──────── Brano di testo

5. Incentivare gli investimenti in sistemi di irrigazione che riducano gli sprechi d’acqua

Questa misura è rivolta principalmente agli imprenditori del settore agroalimentare che investono nell’irrigazione di precisione che consente di ridurre gli sprechi ma anche di avere migliori rendimenti

monitorando le fasi delle colture ed evitando alle piante gli stress da carenza o da sovrabbondanza di acqua. Oltre al sistema di irrigazione goccia a goccia, gli incentivi sarebbero accessibili anche a chi investe nel controllo digitale in real-time e da remoto delle fasi di irrigazione e di micro-irrigazione.

ECONOMIA CIRCOLARE

L’Italia è uno dei Paesi europei più virtuosi in materia di economia circolare: complessivamente ricicliamo circa il 68% dei nostri rifiuti (urbani e speciali) contro una media UE del 35% inoltre produciamo quasi la metà dei rifiuti rispetto alla media europea. Invece, per quanto riguarda i rifiuti urbani la quota di raccolta differenziata varia molto tra regioni del nord (circa 68,13%) e regioni del sud (circa 56,8%). In particolare, delle 8 regioni che non rispettano il target europeo sulla raccolta differenziata, 6 si trovano nel Mezzogiorno. Inoltre, in contrasto con la logica dell’economia circolare che vede il rifiuto come una risorsa, l’Italia ha un trend in aumento di rifiuti esportati all’estero.

────────────────
──────── Estratti elenco

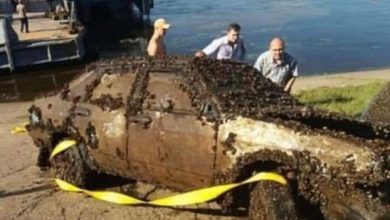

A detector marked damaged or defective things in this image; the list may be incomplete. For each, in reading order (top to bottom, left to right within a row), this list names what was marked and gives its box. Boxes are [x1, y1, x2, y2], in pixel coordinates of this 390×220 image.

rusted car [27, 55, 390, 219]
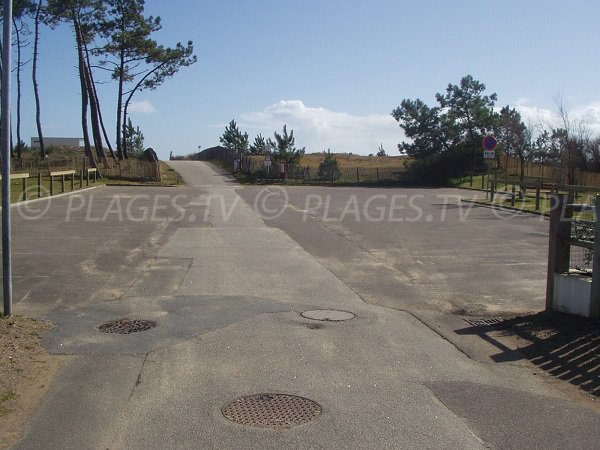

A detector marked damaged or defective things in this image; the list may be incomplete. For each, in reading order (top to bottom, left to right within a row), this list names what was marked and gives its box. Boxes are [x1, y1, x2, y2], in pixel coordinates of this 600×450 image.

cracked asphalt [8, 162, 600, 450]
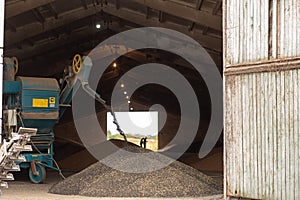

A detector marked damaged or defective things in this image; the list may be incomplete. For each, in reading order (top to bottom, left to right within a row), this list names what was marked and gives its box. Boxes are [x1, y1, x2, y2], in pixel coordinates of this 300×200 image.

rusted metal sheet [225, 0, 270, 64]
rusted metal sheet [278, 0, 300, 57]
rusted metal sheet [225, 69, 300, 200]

────────────────
──────── Estratti elenco

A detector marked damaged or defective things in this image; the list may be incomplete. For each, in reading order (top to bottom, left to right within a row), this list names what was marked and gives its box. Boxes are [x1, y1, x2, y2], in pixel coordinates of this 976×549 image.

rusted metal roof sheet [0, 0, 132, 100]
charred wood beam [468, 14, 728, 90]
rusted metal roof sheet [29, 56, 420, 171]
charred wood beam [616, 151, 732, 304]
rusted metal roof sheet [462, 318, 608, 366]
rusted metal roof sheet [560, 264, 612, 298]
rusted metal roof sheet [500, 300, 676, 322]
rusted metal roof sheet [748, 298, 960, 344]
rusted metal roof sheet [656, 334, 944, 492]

────────────────
──────── Estratti elenco

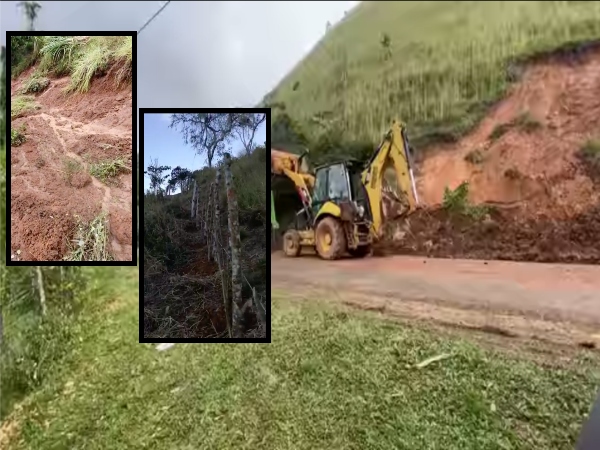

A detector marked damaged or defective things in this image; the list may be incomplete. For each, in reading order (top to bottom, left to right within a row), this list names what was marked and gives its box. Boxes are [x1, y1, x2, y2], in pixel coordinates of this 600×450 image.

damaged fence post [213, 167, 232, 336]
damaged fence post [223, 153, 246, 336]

────────────────

- Compiti scritti -
1 – Secondo il brano su irrigazione ed economia circolare, quale percentuale complessiva dei propri rifiuti ricicla l'Italia?
2 – Citare testualmente il passo del brano su irrigazione ed economia circolare che parte da "Questa misura è" e prosegue fino a "e di micro-irrigazione.".
3 – Scrivere il seguito del brano su irrigazione ed economia circolare, ripartendo subito dopo l'ultima frase riportata.
L'elenco non ha alcun legame con il brano su irrigazione ed economia circolare.

- Risultati -
1 – Circa il 68% dei rifiuti, urbani e speciali.

2 –
Questa misura è rivolta principalmente agli imprenditori del settore agroalimentare che investono nell’irrigazione di precisione che consente di ridurre gli sprechi ma anche di avere migliori rendimenti

monitorando le fasi delle colture ed evitando alle piante gli stress da carenza o da sovrabbondanza di acqua. Oltre al sistema di irrigazione goccia a goccia, gli incentivi sarebbero accessibili anche a chi investe nel controllo digitale in real-time e da remoto delle fasi di irrigazione e di micro-irrigazione.

3 –
1. Realizzare un piano di investimenti per nuovi impianti di trattamento dei rifiuti

Il sistema impiantistico italiano per la gestione dei rifiuti è rimasto indietro e deve essere rafforzato. Se da una parte è importante dare priorità alla Strategia UE per l’economia circolare, che privilegia il recupero materico dei rifiuti, non si può pensare di volere un sistema a “rifiuti zero” senza avere un termovalorizzatore dove serve. Autorevoli istituti di ricerca, hanno stimato un fabbisogno di circa 70 nuovi impianti da realizzare entro il 2035, tra recupero energetico e discariche conto terzi, per un valore di 10 miliardi di euro circa. Bisogna investire ulteriori risorse nel settore visto che le riforme del Pnrr prevedono “solo” 2,1 miliardi di euro per la realizzazione di nuovi impianti per il trattamento e il riciclo dei rifiuti, l’ammodernamento di impianti esistenti e la realizzazione di progetti “faro” di economia circolare. L’obiettivo è quello di realizzare una rete omogenea di impianti di trattamento e riciclo dei rifiuti dal punto di vista territoriale, consentendo l’ottimizzazione di economie di scala e ottenendo così una gestione più efficiente su macroaree regionali. Infine, è necessario applicare le disposizioni del programma nazionale per la gestione dei rifiuti approvato dal Governo Draghi come, a titolo esemplificativo, il superamento del pre-trattamento privilegiando il recupero energetico diretto dei rifiuti indifferenziati o l’applicazione del tracciamento dei flussi per il loro monitoraggio. Utilizzare i fondi del PNRR per realizzare infrastrutture che migliorino l’economia circolare, ad esempio per aumentare il recupero delle terre rare (RAEE).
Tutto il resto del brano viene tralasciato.